BNP Paribas Fortis vire un millier de travailleurs mais verse 2 milliards d'euros à sa maison-mère française: "L'Etat belge ne peut rien faire"
 
 

Un généreux versement de deux milliards aux actionnaires a été annoncé, alors que le plan "Vision 2020" de la banque belge prévoit la suppression de plus de 1000 postes en trois ans. Le parti d'opposition Ecolo appelle le gouvernement fédéral, qui détient 10% de la banque française BNP Paribas, à ne pas laisser faire. Mais selon l'économiste Bruno Wattenbergh, l'Etat belge ne pourra pas influencer le conseil d'administration. Explications.

BNP Paribas Fortis versera un dividende exceptionnel de deux milliards d'euros aux actionnaires de sa maison mère (BNP Paribas) avant la fin de l'année, rapportait mardi matin les journaux économiques L'Echo et De Tijd. La décision devra encore être approuvée lors d'une assemblée générale extraordinaire convoquée pour le 23 décembre, mais il s'agirait d'une simple formalité. Le dividende exceptionnel s'élèvera à 4,15 euros par action. L'opération, préparée depuis l'été, a déjà été approuvée par les autorités de contrôle, la Banque Nationale Belge (BNB) et la Banque Centrale Européenne (BCE). "La distribution de ce dividende, qui est autorisée par l'autorité de contrôle, s'explique par une gestion saine des actifs et n'influencera pas la capacité de BNP Paribas Fortis d'investir dans la croissance de ses activités et de continuer à jouer un rôle majeur dans le financement de l'économie belge", se justifie BNP Paribas Fortis sur le site internet du magazine économique Trends tendances.
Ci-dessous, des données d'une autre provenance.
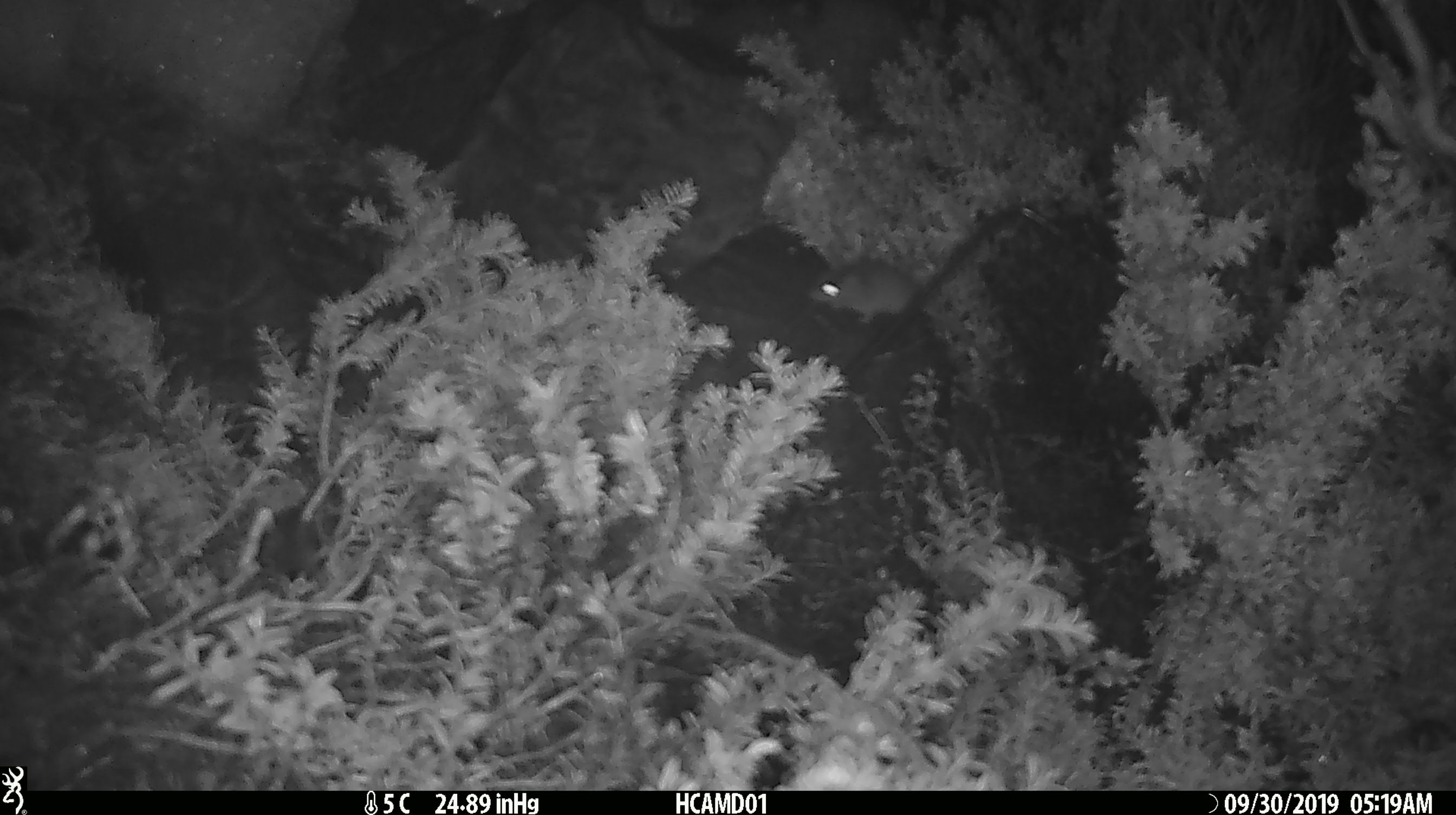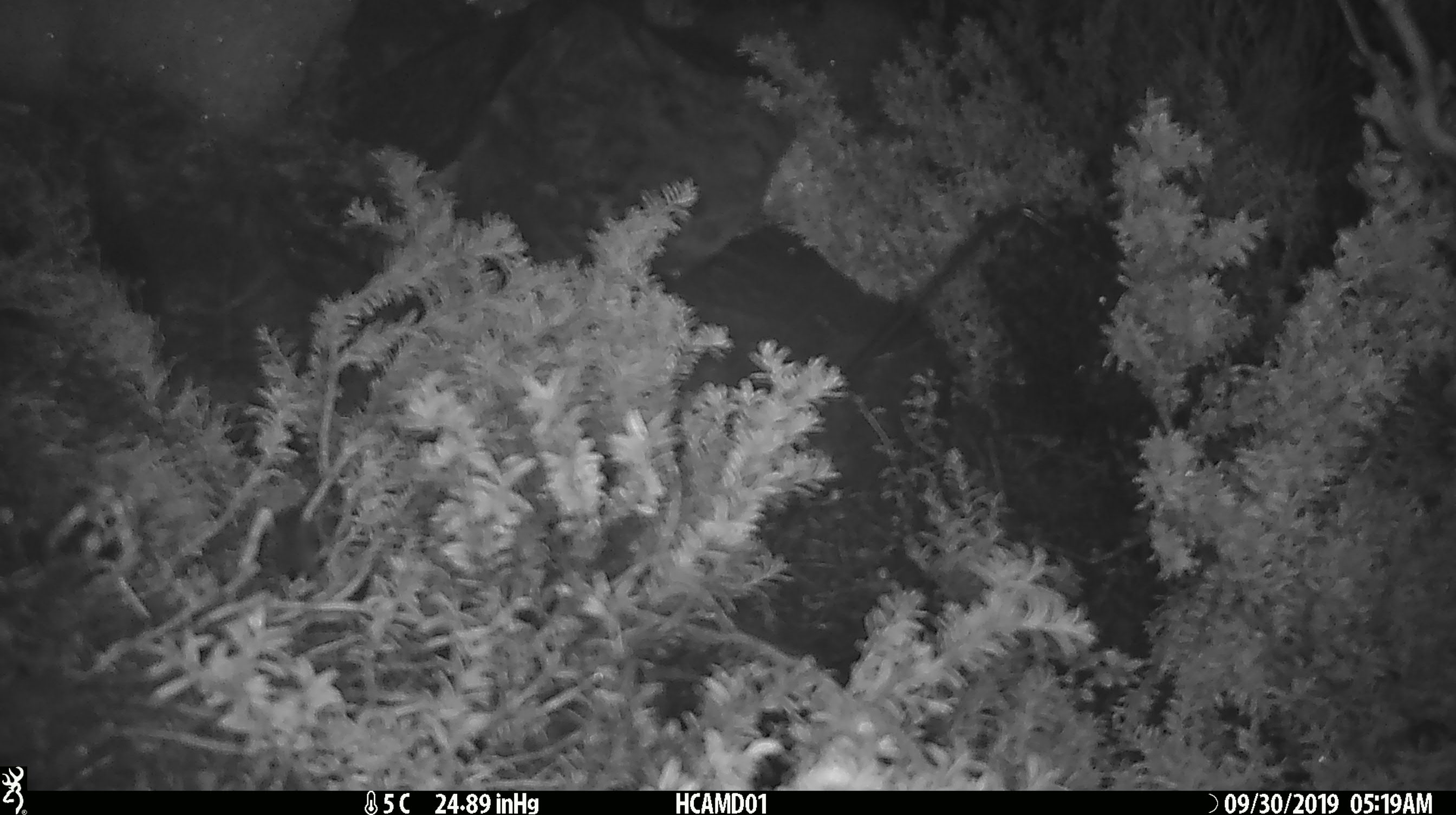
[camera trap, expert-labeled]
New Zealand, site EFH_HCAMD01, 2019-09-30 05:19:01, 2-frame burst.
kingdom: Animalia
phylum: Chordata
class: Mammalia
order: Rodentia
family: Muridae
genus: Mus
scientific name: Mus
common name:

"Une opération pleinement justifiée économiquement parlant"

Pourquoi un tel versement de dividendes? "Cette opération doit permettre au groupe français de gonfler un peu plus son matelas financier, grâce à la laine retirée du matelas belge", a expliqué le magazine Trends Tendances. La situation financière de BNP Paribas n’est pas florissante. D’abord, à cause d'une fameuse amende de 8,9 milliards de dollars infligée en 2014 par les autorités américaines pour viol d’embargo. Ensuite, à cause des contraintes imposées par les régulateurs européens aux grandes banques. D’un côté, il y a des charges exceptionnelles, l’amende, de l’autre des pressions pour renforcer les fonds propres. Vous rajoutez à cela un contexte de marché difficile, avec des taux d’intérêt bas, voire négatifs, les restrictions de trading pour compte propre, une nouvelle concurrence,...

"BNP Paribas ne roule pas sur l’or et va gratter à gauche et à droite ce qu’elle peut gratter. L’opération, économiquement parlant, est donc pleinement justifiée", a estimé l'économiste Bruno Wattenbergh.

Des dividendes chaque année plus élevés depuis que l'Etat belge a vendu ses parts

"L'Etat belge a revendu sa participation dans BNP Paribas Fortis, donc la branche belge de BNP Paribas, à la maison-mère. Théoriquement, l'Etat belge ne va donc pas pouvoir directement bénéficier de ce dividende exceptionnel qui va être payé aux actionnaires de la filiale belge", a précisé Bruno Wattenbergh. Cependant, il faut nuancer, ajoute-t-il, car l’état belge bénéficie de dividendes de la maison-mère et dans ce cas-ci c’est pour aider cette maison-mère que l'argent liquide remonte de la filiale belge vers elle. "Donc je ne vois pas où est le problème. La pilule est beaucoup plus amère pour les syndicats", conclut-il.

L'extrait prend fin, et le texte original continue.